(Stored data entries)
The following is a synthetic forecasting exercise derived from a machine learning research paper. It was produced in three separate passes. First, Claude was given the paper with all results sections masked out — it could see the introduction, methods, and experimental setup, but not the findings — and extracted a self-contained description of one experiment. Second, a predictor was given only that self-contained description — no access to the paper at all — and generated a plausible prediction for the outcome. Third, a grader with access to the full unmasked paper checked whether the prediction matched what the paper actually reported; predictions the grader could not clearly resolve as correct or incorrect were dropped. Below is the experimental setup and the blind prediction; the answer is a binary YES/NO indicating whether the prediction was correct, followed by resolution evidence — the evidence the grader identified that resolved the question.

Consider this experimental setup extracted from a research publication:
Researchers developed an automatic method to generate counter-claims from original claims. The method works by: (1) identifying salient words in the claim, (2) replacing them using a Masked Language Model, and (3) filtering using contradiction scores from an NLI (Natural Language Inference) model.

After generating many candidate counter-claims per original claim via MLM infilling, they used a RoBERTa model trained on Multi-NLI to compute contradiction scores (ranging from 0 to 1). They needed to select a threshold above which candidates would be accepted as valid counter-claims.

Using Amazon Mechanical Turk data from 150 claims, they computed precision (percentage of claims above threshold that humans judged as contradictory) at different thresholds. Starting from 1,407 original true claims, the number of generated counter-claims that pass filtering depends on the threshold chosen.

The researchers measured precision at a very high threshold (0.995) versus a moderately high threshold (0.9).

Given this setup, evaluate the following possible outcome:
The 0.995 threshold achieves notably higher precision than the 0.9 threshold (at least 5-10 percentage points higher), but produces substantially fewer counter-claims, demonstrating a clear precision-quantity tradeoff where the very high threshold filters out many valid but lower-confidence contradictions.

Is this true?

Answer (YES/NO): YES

THE TASK.
Repeat the line that contains "After generating many", then every line after it until the records end, with nothing added.

TASK SOLUTION.
After generating many candidate counter-claims per original claim via MLM infilling, they used a RoBERTa model trained on Multi-NLI to compute contradiction scores (ranging from 0 to 1). They needed to select a threshold above which candidates would be accepted as valid counter-claims.

Using Amazon Mechanical Turk data from 150 claims, they computed precision (percentage of claims above threshold that humans judged as contradictory) at different thresholds. Starting from 1,407 original true claims, the number of generated counter-claims that pass filtering depends on the threshold chosen.

The researchers measured precision at a very high threshold (0.995) versus a moderately high threshold (0.9).

Given this setup, evaluate the following possible outcome:
The 0.995 threshold achieves notably higher precision than the 0.9 threshold (at least 5-10 percentage points higher), but produces substantially fewer counter-claims, demonstrating a clear precision-quantity tradeoff where the very high threshold filters out many valid but lower-confidence contradictions.

Is this true?

Answer (YES/NO): YES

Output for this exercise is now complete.